Balmain channels 90s, Miyake debuts new designer in Paris

Designer Olivier Rousteing, center, accepts applause at the conclusion of the Balmain Ready To Wear Spring-Summer 2020 collection, unveiled during the fashion week, in Paris, Friday, Sept. 27, 2019. (AP Photo/Thibault Camus)

Balmain defied the trends in designer Olivier Rousteing's rebellious ode to the 90s, serving up an infectious soundtrack in Paris' Opera Garnier

PARIS — Balmain defied the trends in designer Olivier Rousteing's rebellious ode to the 90s, serving up an infectious foot-tapping soundtrack of nostalgia in Paris' Opera Garnier.

And the debut of Issey Miyake's new designer tried literally to take flight with a multi-segment musical and gravity-defying dance performance.

Here are some highlights of Friday's spring-summer 2020 ready-to-wear collections in Paris.


Spring found Rousteing in a philosophical mood, posing a fundamental question about fashion.

Contemporary houses constantly mine the 60s, 70s and 80s for inspiration. But are styles from the 34-year-old designer's own youth — the 90s and early aughts — "too recent to consider"?

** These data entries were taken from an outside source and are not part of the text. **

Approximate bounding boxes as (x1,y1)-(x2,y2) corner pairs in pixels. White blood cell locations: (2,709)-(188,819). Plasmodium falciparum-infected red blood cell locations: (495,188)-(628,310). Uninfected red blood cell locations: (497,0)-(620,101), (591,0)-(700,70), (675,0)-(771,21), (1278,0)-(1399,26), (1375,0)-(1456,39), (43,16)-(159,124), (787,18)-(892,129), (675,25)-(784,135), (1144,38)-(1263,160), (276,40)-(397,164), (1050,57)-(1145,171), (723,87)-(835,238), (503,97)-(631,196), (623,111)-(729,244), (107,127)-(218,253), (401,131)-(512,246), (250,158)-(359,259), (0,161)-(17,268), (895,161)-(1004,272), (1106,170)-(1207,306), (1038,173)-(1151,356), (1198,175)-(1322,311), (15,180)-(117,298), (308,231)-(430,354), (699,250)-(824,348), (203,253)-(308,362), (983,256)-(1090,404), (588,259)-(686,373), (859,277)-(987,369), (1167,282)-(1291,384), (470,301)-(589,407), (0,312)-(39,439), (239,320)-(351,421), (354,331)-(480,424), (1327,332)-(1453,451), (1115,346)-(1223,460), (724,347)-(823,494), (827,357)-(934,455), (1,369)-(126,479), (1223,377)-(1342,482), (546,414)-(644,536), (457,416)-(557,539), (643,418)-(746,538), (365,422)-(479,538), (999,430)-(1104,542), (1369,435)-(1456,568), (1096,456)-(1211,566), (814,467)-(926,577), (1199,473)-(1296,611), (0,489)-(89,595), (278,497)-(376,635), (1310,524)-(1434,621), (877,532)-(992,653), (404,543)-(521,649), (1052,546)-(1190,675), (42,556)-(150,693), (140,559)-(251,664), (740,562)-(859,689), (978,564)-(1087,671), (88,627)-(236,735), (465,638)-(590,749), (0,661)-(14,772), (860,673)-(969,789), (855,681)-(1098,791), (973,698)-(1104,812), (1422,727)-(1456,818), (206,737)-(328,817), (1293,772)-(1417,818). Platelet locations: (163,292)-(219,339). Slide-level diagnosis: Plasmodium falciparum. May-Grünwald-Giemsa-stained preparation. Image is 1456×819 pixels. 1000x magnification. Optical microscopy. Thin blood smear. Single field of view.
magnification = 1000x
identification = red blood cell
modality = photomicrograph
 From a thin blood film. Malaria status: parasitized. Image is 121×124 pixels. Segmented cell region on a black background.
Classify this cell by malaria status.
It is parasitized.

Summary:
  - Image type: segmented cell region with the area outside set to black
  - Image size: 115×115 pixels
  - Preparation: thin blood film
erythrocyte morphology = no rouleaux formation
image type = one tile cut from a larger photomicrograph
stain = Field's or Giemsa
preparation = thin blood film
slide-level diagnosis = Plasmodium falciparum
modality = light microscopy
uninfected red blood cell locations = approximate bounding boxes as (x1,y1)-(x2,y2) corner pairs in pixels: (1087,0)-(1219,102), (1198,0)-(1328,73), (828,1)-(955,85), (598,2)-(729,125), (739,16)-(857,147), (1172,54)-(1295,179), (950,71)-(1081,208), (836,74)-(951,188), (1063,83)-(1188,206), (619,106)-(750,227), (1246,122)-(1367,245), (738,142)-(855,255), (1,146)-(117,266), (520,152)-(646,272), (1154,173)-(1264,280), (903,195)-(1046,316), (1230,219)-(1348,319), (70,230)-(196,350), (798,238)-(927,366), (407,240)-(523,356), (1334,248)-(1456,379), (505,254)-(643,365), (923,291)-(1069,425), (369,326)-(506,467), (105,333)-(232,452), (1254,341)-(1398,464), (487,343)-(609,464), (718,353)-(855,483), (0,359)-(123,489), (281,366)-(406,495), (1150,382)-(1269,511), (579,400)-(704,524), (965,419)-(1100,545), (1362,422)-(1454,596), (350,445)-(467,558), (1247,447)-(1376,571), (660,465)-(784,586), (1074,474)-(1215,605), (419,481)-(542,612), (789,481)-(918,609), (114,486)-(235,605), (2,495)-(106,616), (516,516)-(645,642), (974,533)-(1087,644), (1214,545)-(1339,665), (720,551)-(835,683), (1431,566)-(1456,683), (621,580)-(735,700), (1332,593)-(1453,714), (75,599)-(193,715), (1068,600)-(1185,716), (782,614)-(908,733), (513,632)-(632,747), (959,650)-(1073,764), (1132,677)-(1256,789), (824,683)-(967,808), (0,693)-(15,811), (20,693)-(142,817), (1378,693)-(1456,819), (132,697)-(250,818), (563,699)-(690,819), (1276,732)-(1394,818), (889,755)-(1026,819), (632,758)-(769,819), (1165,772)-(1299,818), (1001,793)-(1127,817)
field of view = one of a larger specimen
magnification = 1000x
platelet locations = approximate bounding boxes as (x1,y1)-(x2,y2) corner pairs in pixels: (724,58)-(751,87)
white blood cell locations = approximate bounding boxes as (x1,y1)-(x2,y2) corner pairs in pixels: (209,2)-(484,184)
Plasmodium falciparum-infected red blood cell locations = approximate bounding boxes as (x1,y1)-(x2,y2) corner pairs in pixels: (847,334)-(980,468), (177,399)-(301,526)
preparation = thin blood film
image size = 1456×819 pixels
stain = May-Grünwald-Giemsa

Cue a display in which Rousteing explored that era and, with no apology, "riffing on the distinctive sounds, spirit and styles of my youth."

Britney Spears' "Hit Me Baby One More Time" blasted on the soundtrack as gentle, Barbie pink flares — as might befit the costumes of the 90s' pop princess— billowed down the runway.

In contrast to Rousteing's typically austere and structured looks, this 90s musing moved him in a softer, and — marginally — more minimalist direction. (Minimalist is a relative term for the bombastic French designer.)

Monochrome and graphic prints graced models sporting 90s shades with hair parted at the side.

Polka dot tuxedo jackets were constructed with a fluidity that so captured the heyday of, say, Janet Jackson.

Rousteing reflected on why recycled trends never encroach into a past more recent than 30 years: "It's perhaps due to a feeling that those looks need a bit more of the filter of time that always helps to smooth out past era's fashion bumps."

While the concept of the show was admirable, in its execution there were some unintended fashion bumps owing to the over-exuberance of certain detailing.

On some asymmetrical looks, the weight of voluminous fabric at the midriff tugged down and produced an unpleasant off-kilter effect.



Fashion is one of the world's most polluting industries, but some houses are launching eco-friendly initiatives of note - some more incremental, some more important.

Chloe has started sending out electronic invitations, in favor of gas-guzzling courier.

And another such move was on display at Balmain's show that featured diamonds incorporated into the spring designs and adornments.

The house proudly claims the sparkle in the show's embellishments were "sustainably created diamonds" and were sourced from the world's only carbon-neutral diamond producer Diamond Foundry.



Acrobatic ballerinas in parachute-like gowns twirled on one foot as they were hoisted up by a gravity-defying cable.

Models on electric skateboards whizzed past front row guests.

And a circle of models danced around holding hands like the figures in Henri Matisse's 1910 masterpiece "The Dance."

But the highlight by new designer Satoshi Kondo, one that had guests reaching for their cameras, came as Hula Hoops with stretch-material dresses inside descended from the ceiling above three standing models.

A dress slid into place over each model's head — triggering gasps from spectators.

It was the cue for the models to dance to funky music as the material in their gowns bounced like an accordion or a jack-in-the-box.

This last segment showed off the house's famed prowess with techno fabrics.

Yet, Kondo's color-rich designs as a whole didn't feel as fresh as the presentation, nor did he really seem to move the house in a new direction.

Still, there were many beautiful ideas in the spring silhouettes.

The first looks, a series of baby powder coats, had layers of material that folded around the body like origami. While, later in the collection, diaphanous brightly-colored anoraks billowed as they filed past like the cape of an Asian warrior at battle.

These specific looks encompassed what the program notes poetically described as the essential "sense of joy that is primitive and instinctive" in wearing clothes.



Iconic Japanese designer Issey Miyake may have retired from the house he founded in 1970, but he continues to exert great influence over the Franco-Japanese maison.

Miyake stepped in to appoint a new designer, Kondo, who unveiled his first collection Friday at Paris Fashion Week.

The house said in a statement: "Mr. Miyake... has made a point of giving talented young designers within the company the opportunity to develop their skills."

But it's unclear why the designer since 2011, Yoshiyuki Miyamae, was replaced. Perhaps it was due to the lukewarm reception of his collections in recent years that some critics felt had lost their edginess.

In a curt explainer, the house said: "Regarding the change, it was a natural decision that came after the last show."